The result was dramatic: differential loads dropped from 20 MW to just 4–5 MW. OptiCx® now raises the cooling load at night—running the most efficient chillers to charge the tanks—and during the day discharges the stored chilled water while keeping backup machines on standby.

Total annual power plant operating efficiency reached 88.59%. Since 2008, chilled water production’s overall energy use has remained flat despite adding 3.5 million square feet of buildings.

Results

Savings That Defy Expectations

Compared to the baseline year of 2008, the results speak for themselves.

29.2M kWh

Annual Electrical Energy Savings

Compared to 2008 baseline levels, saved year over year

72,000 Tons

Annual CO₂ Emissions Reduction

Equivalent to taking tens of thousands of cars off the road every year

4.2 MW

Peak Load Reduction

Electrical demand reduction vs. 2008 baseline

0.59 kW/ton

Post-Optimization Efficiency

Down from 0.79 kW/ton — a 25% plant efficiency improvement

3.5 M

Square Feet Added

Campus grew significantly (2009–2019) while energy use stayed flat

88.59%

Power Plant Operating Efficiency

Total annual power plant efficiency achieved

Project Benefits

Beyond Energy: Operational Gains

Energy savings
Reduced electrical demand
Reduced water consumption & treatment costs
Cost savings
CO₂ emissions reduction
Improved equipment life
Improved resilience
Time savings for equipment maintenance
Reduced plant operator stress
The secret to our success is having the right balance of plant equipment, marrying that with the optimization and dispatching opportunities Optimum provides, and doing it in a way they don’t compromise or fight each other. When they do good, we do good.
— Juan Ontiveros, Associate Vice President for Utilities & Energy Management, UT Austin
Bottom Line

The Same Energy. A Much Bigger Campus.

“We’re now using the same amount of energy we did before we added CS7,” says Ontiveros. “And we reduced our fuel use. You’re not supposed to be able to do that.”

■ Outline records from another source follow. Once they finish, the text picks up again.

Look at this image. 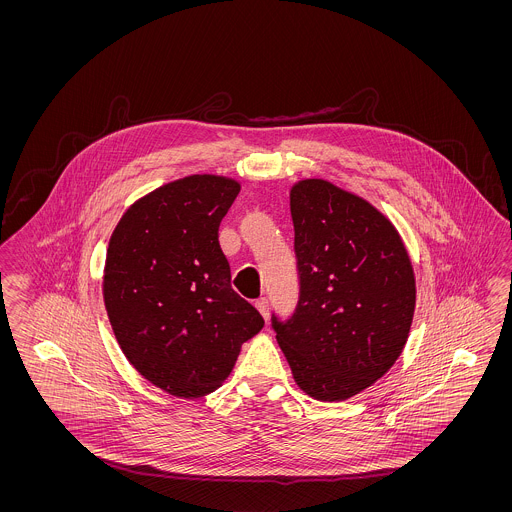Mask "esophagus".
I'll return each mask as SVG.
<instances>
[{
    "instance_id": "obj_1",
    "label": "esophagus",
    "mask_w": 512,
    "mask_h": 512,
    "mask_svg": "<svg viewBox=\"0 0 512 512\" xmlns=\"http://www.w3.org/2000/svg\"><path fill=\"white\" fill-rule=\"evenodd\" d=\"M255 307H257V311L261 313V317L265 318V320H268V317H270V313H268L267 299H259V301L255 303Z\"/></svg>"
}]
</instances>
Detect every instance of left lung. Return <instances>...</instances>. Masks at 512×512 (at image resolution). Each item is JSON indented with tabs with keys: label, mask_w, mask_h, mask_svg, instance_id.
Listing matches in <instances>:
<instances>
[{
	"label": "left lung",
	"mask_w": 512,
	"mask_h": 512,
	"mask_svg": "<svg viewBox=\"0 0 512 512\" xmlns=\"http://www.w3.org/2000/svg\"><path fill=\"white\" fill-rule=\"evenodd\" d=\"M299 303L272 318L299 390L345 401L370 388L403 353L416 280L397 228L365 197L322 178L290 188Z\"/></svg>",
	"instance_id": "8db88e82"
}]
</instances>
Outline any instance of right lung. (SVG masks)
<instances>
[{
  "label": "right lung",
  "mask_w": 512,
  "mask_h": 512,
  "mask_svg": "<svg viewBox=\"0 0 512 512\" xmlns=\"http://www.w3.org/2000/svg\"><path fill=\"white\" fill-rule=\"evenodd\" d=\"M242 184L192 174L136 199L117 222L103 303L124 357L180 399L219 390L265 320L230 284L219 224Z\"/></svg>",
  "instance_id": "1"
}]
</instances>
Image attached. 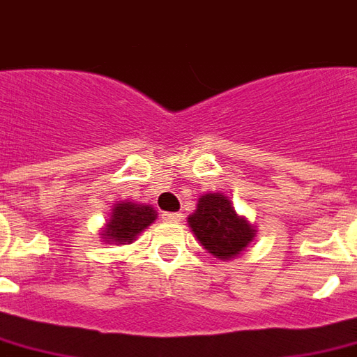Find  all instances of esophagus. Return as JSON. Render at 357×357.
Here are the masks:
<instances>
[{"label": "esophagus", "instance_id": "1", "mask_svg": "<svg viewBox=\"0 0 357 357\" xmlns=\"http://www.w3.org/2000/svg\"><path fill=\"white\" fill-rule=\"evenodd\" d=\"M162 222H181L179 213H162Z\"/></svg>", "mask_w": 357, "mask_h": 357}]
</instances>
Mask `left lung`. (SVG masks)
Here are the masks:
<instances>
[{"label":"left lung","instance_id":"left-lung-1","mask_svg":"<svg viewBox=\"0 0 357 357\" xmlns=\"http://www.w3.org/2000/svg\"><path fill=\"white\" fill-rule=\"evenodd\" d=\"M187 224L197 241L218 261L239 257L255 239L257 226L236 213L234 203L224 193H203L195 213L187 216Z\"/></svg>","mask_w":357,"mask_h":357}]
</instances>
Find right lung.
<instances>
[{"label": "right lung", "instance_id": "obj_1", "mask_svg": "<svg viewBox=\"0 0 357 357\" xmlns=\"http://www.w3.org/2000/svg\"><path fill=\"white\" fill-rule=\"evenodd\" d=\"M156 211L151 204L133 203V201H119L114 204L109 218L100 228L102 241L112 243V245H127L133 243L137 236H141L154 220H156Z\"/></svg>", "mask_w": 357, "mask_h": 357}]
</instances>
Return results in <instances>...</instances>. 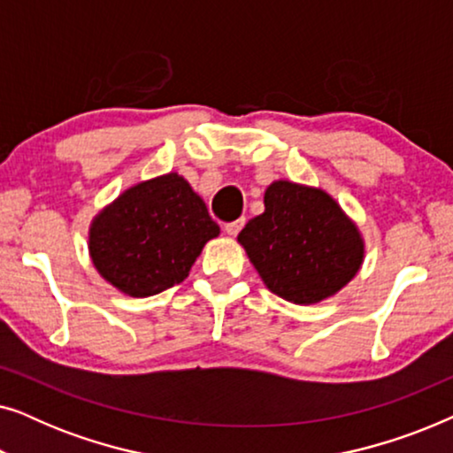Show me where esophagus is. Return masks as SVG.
Listing matches in <instances>:
<instances>
[{
	"label": "esophagus",
	"mask_w": 453,
	"mask_h": 453,
	"mask_svg": "<svg viewBox=\"0 0 453 453\" xmlns=\"http://www.w3.org/2000/svg\"><path fill=\"white\" fill-rule=\"evenodd\" d=\"M245 225V219H239V220H233V222H226L225 225V233L231 234V237H237L241 228Z\"/></svg>",
	"instance_id": "1"
}]
</instances>
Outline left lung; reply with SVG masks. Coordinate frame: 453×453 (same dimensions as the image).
I'll return each mask as SVG.
<instances>
[{
    "label": "left lung",
    "mask_w": 453,
    "mask_h": 453,
    "mask_svg": "<svg viewBox=\"0 0 453 453\" xmlns=\"http://www.w3.org/2000/svg\"><path fill=\"white\" fill-rule=\"evenodd\" d=\"M264 203L237 239L272 293L309 305L350 282L363 264V241L330 196L276 181Z\"/></svg>",
    "instance_id": "left-lung-1"
}]
</instances>
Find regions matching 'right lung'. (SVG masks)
Instances as JSON below:
<instances>
[{"mask_svg":"<svg viewBox=\"0 0 453 453\" xmlns=\"http://www.w3.org/2000/svg\"><path fill=\"white\" fill-rule=\"evenodd\" d=\"M220 233L206 203L177 173L127 189L90 228V256L104 280L152 296L188 278L202 247Z\"/></svg>","mask_w":453,"mask_h":453,"instance_id":"right-lung-1","label":"right lung"}]
</instances>
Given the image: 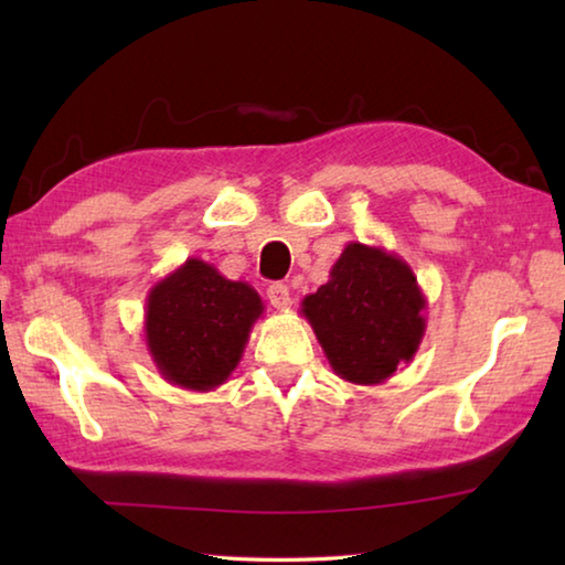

The UT Austin partnership demonstrates what’s possible when a university commits to a long-term, data-driven optimization strategy. By continuously pushing the boundaries of what’s achievable—from basic chiller optimization to predictive thermal dispatch—Optimum Energy and UT Austin have set a new benchmark for higher education energy efficiency.

“I think we both have learned a lot,” says Ontiveros. “Together, we take a very methodical approach. And Optimum also forced us to become almost religious about accurate data.”